After she accused Duncan of racism, the superintendent walked her through years of achievement data from the school—showing her how it had continued to fail generation after generation of students in her neighborhood. “If I were a racist, then I would leave this school exactly as it is,” the superintendent told her. “That’s not what I want. They’re children; I believe in them as much as you do. They can’t wait for things to improve any longer.”
This is an important point, one that often gets lost amid the disingenuous claims of racism that characterize many of the closure debates. Everyone who cares about racial justice should be focused on doing what’s best for students and their learning—not on school buildings or the employment impacts of closing them.
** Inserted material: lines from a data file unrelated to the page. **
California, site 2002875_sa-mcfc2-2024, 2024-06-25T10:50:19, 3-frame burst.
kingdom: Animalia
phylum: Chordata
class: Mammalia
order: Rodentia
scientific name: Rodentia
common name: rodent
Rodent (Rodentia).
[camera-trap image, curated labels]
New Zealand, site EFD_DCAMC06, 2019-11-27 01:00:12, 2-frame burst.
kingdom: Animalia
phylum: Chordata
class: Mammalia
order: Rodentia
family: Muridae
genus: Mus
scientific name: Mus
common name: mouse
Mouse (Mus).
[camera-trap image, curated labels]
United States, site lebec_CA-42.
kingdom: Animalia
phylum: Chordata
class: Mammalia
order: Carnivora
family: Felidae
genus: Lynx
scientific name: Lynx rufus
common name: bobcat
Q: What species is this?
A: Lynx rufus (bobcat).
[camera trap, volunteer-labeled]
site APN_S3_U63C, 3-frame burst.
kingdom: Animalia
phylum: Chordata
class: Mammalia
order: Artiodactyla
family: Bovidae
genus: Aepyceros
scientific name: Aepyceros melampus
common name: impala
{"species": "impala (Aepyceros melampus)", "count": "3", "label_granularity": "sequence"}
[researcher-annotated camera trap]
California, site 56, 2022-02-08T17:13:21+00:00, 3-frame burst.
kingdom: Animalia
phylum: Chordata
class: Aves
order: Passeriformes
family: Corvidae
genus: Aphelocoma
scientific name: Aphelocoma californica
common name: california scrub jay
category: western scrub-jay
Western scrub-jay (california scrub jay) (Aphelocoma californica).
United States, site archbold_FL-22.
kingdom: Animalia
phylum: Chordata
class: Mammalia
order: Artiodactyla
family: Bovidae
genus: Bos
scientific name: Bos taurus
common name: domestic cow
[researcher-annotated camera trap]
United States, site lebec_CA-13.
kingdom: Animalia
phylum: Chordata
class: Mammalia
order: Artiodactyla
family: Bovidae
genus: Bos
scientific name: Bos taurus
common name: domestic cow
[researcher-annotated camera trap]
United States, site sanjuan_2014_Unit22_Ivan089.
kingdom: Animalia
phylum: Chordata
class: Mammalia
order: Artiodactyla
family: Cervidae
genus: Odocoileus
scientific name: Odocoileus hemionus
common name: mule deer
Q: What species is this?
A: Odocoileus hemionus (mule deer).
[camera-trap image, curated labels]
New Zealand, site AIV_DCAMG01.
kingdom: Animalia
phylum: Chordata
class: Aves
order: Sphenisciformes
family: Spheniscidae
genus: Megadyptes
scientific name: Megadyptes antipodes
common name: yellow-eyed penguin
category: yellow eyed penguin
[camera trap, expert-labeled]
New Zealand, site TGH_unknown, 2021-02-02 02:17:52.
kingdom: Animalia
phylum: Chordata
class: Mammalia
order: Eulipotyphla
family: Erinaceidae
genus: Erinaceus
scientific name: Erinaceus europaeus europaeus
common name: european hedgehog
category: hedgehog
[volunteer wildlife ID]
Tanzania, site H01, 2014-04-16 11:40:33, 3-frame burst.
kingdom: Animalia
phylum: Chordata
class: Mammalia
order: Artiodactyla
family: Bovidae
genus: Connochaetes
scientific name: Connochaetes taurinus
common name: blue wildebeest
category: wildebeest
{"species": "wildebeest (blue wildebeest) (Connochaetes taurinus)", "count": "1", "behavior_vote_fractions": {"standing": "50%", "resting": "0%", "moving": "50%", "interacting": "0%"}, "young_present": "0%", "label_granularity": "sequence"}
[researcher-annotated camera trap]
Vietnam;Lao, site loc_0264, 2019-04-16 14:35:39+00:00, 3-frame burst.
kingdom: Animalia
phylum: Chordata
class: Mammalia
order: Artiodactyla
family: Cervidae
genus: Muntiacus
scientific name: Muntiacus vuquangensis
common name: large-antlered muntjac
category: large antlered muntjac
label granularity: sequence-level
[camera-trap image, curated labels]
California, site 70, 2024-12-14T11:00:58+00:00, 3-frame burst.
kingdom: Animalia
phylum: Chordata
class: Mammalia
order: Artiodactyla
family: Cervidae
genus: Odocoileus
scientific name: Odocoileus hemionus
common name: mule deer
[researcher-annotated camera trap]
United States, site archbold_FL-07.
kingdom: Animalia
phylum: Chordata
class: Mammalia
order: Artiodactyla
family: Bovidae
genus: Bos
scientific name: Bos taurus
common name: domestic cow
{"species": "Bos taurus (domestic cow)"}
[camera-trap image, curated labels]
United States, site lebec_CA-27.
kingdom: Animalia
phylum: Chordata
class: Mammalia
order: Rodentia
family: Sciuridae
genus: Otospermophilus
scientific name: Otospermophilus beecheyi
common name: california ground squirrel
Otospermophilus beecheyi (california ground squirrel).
Ensuring that districts prioritize academic considerations in their closure decisions—especially achievement growth over time—and that affected students receive spots at better schools should be our top priority, not keeping as many under-utilized buildings open as possible.
“Sometimes,” Duncan wrote in his book, “closing a school is the best thing that can happen to a group of students.” The best available research supports him.
[i] Although not discussed in the article, the authors’ full set of results actually show that school size was by the far the strongest predictor of school closure. Their estimates imply that increasing student enrollment by a standard deviation decreases the odds of closure by at least seven times more than the predicted effect of being a majority Black campus.
[ii] The authors do try to control for district demographics in a limited way, but this does not fully address the problem.
[iii] Like Pearman’s study, I used the official closure indicators in federal data. Tulane University economist Doug Harris recently released an alternative dataset manually identifying several thousand additional schools that may have been closed but not flagged as such in official statistics. Repeating the analysis using Harris’s data does show that majority Black elementary schools are significantly more likely to close—but the gap is orders of magnitude smaller than Pearman and his co-author found. There is also no difference among middle schools, and Hispanic student enrollment doesn’t predict closure for either type of school.